Dive Brief:
- California officials want to administer a pilot of the state's next generation science test this spring and conduct a longer field test next spring, but the U.S. Department of Education says that won’t square with requirements of No Child Left Behind or the Every Student Succeeds Act.
- EdSource reports the state applied for a waiver in June to stop administering its old test, which was based on old science standards, in favor of phasing in a new test based on the Next Generation Science Standards that teachers have already begun teaching, but the feds rejected that request in September.

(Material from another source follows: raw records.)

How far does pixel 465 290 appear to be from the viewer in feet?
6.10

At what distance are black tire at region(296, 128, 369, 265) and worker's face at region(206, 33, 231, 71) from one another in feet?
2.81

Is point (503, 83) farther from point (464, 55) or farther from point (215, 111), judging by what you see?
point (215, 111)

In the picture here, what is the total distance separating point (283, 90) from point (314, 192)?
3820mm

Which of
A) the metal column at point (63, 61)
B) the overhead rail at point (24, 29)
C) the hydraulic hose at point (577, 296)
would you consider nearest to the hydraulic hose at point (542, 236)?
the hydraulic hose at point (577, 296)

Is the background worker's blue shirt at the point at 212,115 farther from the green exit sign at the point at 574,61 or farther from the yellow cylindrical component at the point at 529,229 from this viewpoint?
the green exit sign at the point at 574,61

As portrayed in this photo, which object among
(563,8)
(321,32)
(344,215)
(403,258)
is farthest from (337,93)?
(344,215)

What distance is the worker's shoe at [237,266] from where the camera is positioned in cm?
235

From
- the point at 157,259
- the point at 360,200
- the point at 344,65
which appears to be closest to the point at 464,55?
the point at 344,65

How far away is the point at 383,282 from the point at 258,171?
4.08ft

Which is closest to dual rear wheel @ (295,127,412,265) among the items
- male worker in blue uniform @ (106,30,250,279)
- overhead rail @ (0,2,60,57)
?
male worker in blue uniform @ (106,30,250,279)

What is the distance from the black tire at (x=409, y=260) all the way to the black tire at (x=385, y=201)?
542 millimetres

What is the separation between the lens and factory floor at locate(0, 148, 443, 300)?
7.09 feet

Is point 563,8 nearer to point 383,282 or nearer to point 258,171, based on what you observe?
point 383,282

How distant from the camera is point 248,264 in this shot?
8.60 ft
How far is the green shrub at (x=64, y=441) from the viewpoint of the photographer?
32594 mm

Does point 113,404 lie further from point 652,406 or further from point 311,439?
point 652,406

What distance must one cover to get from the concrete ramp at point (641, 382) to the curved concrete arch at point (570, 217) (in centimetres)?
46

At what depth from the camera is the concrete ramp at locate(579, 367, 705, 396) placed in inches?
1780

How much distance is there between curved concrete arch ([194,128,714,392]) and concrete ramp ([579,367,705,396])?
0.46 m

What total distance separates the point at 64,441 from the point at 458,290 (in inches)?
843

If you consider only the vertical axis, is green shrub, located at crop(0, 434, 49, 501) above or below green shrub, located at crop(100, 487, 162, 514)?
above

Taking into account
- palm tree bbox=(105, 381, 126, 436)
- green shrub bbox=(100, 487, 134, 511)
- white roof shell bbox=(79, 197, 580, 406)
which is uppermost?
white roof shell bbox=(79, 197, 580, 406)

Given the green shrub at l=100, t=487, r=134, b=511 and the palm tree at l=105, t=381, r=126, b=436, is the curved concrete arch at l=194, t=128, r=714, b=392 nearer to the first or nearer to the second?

- The state appealed that decision but it was rejected last week, as federal education law says states have to administer science tests to students in fifth and eighth grade and once in high school and then publish the results — and the feds say if California only administers a pilot, state officials would not get enough information to improve student achievement or provide transparent reporting to parents or the public.
Dive Insight:
The Every Student Succeeds Act allows for a testing pilot program in which states can administer a new assessment to a portion of students on the way to scaling it statewide. In this scenario, however, states have to administer a traditional assessment to the vast majority of students. This fulfills accountability requirements under the law. Just like the opt-out movement threatens to do in some districts, if a critical mass of students do not all take the same test, the validity of comparisons becomes invalid.
The last time California went head-to-head with the federal government, it won. The state wanted to phase in a new test aligned to the Common Core in the same way it plans to phase in the new science test, and while the federal government first threatened to withhold more than $1 billion in Title I funding if the state didn’t comply with its ruling, it eventually granted a waiver. The Trump administration, however, may not shy away from a nuclear solution.